Poultry. Similar constraints to pigs arise in poultry, in which four-way cross schemes are common; nucleuses are also small, although it can be found large nucleuses up to 2000 males and 10,000 females. Generation interval is also very short, females produce a large amount of eggs, and the relevant traits are expressed mainly in females in layers and in both sexes in broilers. Genomics was implemented in 2013 in both production systems. Careful imputation procedures have obtained very good results in both layers and broilers, with accuracies of around 97% with respect to the high-density SNP chip, and due to the continuous decreasing in genotyping cost, medium density SNP chips are being used, removing the need of imputation (Wolc et al. 2016). A selection experiment in layers has evaluated the response to selection using genomics when compared with a line in which the same sort of selection was performed without genomics. The results were variable depending on the trait used in the selection index; traits like egg production number showed little advantage, but for some traits like egg weight, the use of genomic selection was much more efficient (Wolc et al. 2015). Efficiency of genomic selection in broilers has been evaluated by comparing the increasing in precision when evaluating the genetic merit of some traits (Chen et al. 2011).

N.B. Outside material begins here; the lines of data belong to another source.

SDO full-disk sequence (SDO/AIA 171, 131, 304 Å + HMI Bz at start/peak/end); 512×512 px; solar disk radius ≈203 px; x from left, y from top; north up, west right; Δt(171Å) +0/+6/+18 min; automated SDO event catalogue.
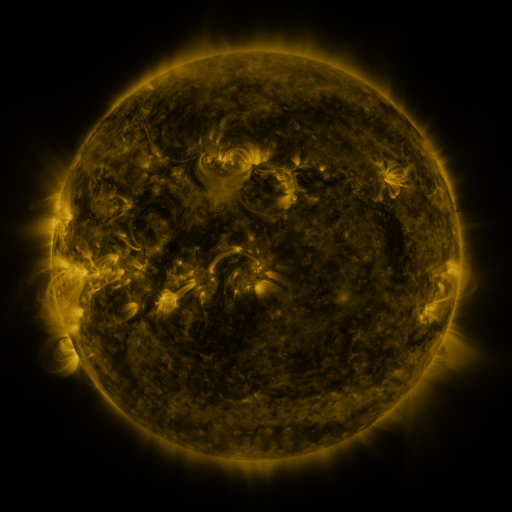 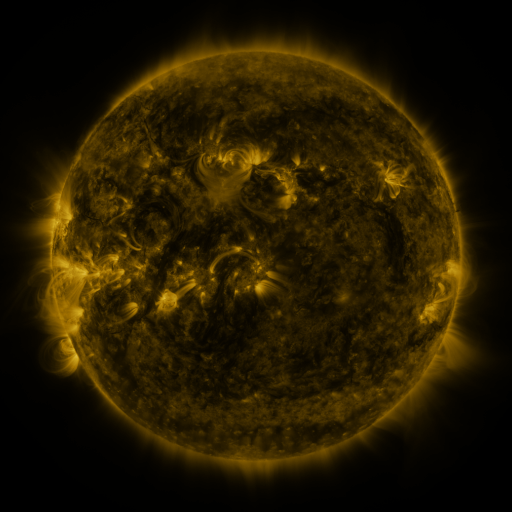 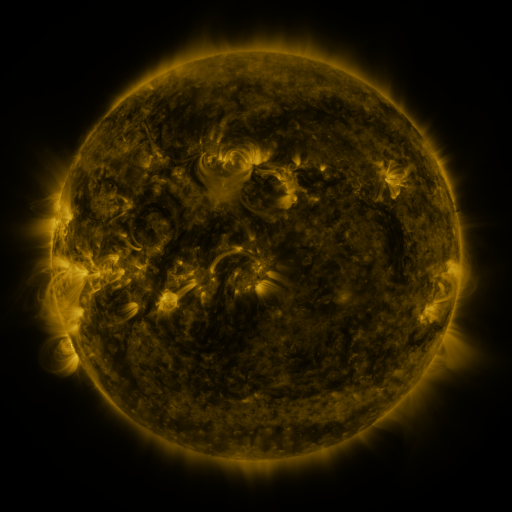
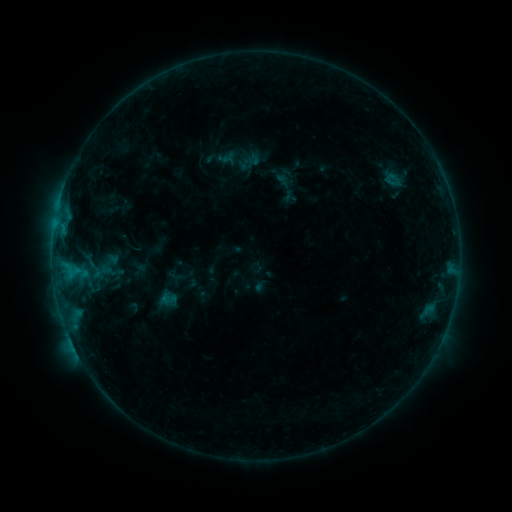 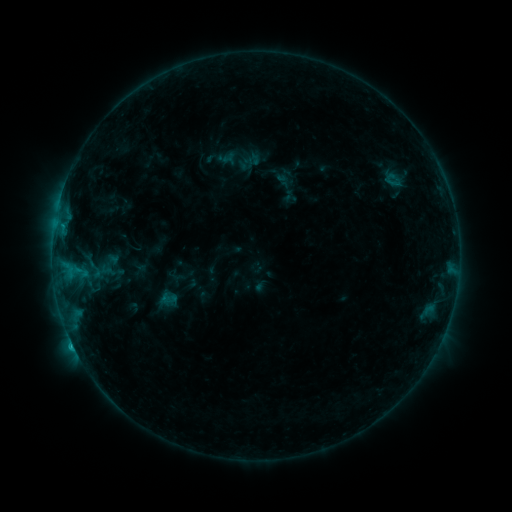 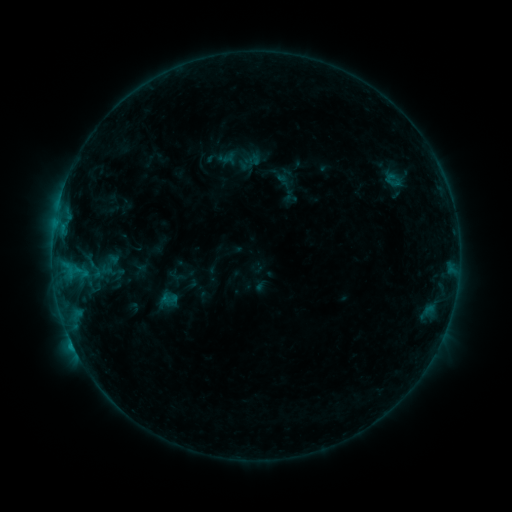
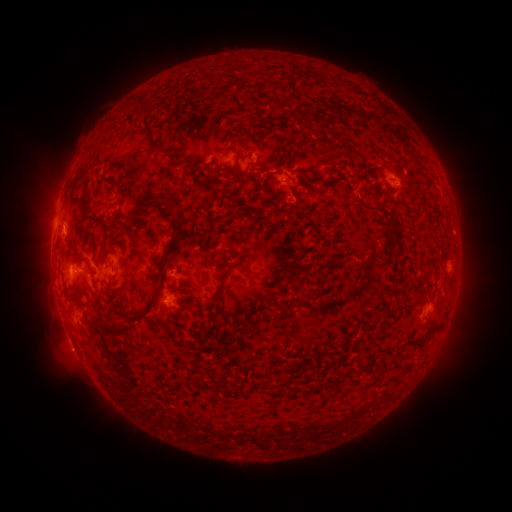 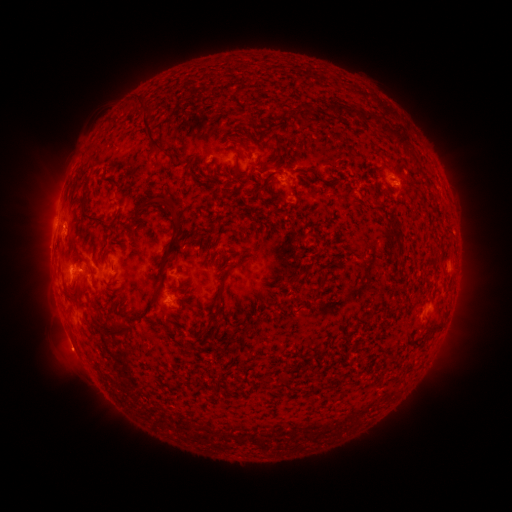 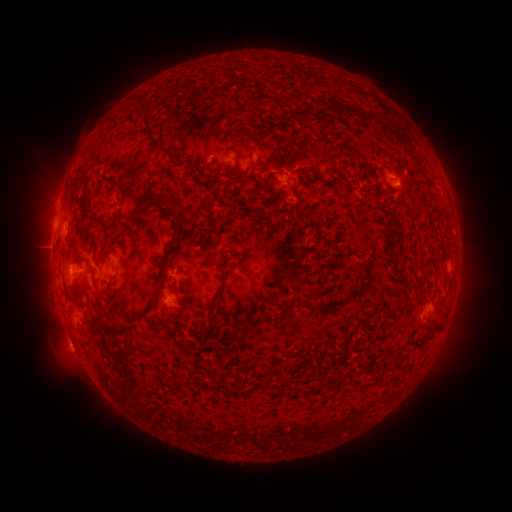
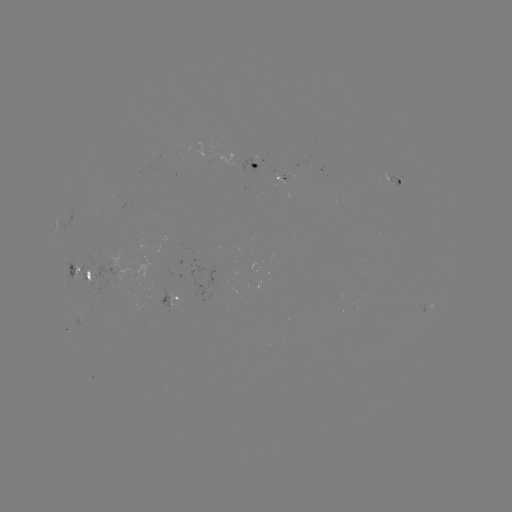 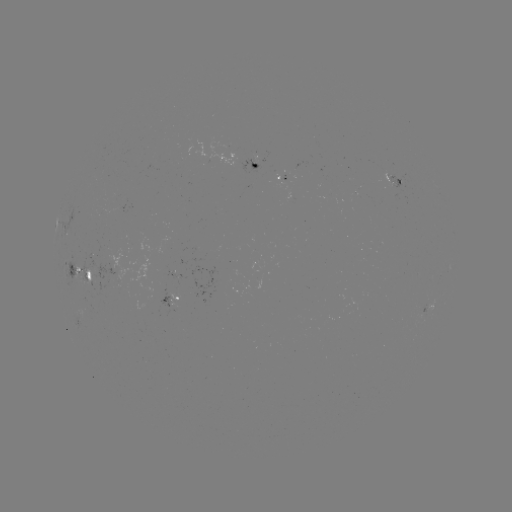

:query C1.1 flare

In the sire line, selected mainly for growth rate, the increment of precision for body weight when using genomic selection was 20%, and for ultrasound measurements of the breast, it was 17%; the dam line had better results for the same traits, but it was selected mainly for reproductive traits. In general, the best advantage of the use of genomic selection, as in the other species, comes from traits that are not available at the moment of selection (Wolc et al. 2016).

Rabbits. Genomics has not been implemented in rabbits yet, mainly due to the cost of genotyping. The rabbit chip of 200,000 SNPs appeared recently (October of 2015), and no low-density chips have been produced yet. Rabbit selection schemes are three-way crosses with the same structure as in pigs, and nucleuses are even smaller (from 20 males and 150 females per line); dam lines are mainly selected for litter size and sire lines for growth rate. Generation interval is very short (6–9 months), and the price of the animals is low, which represents the main constraint for the application of genomic selection. Research needs to be done to find the best strategy for implementing genomic selection in rabbits.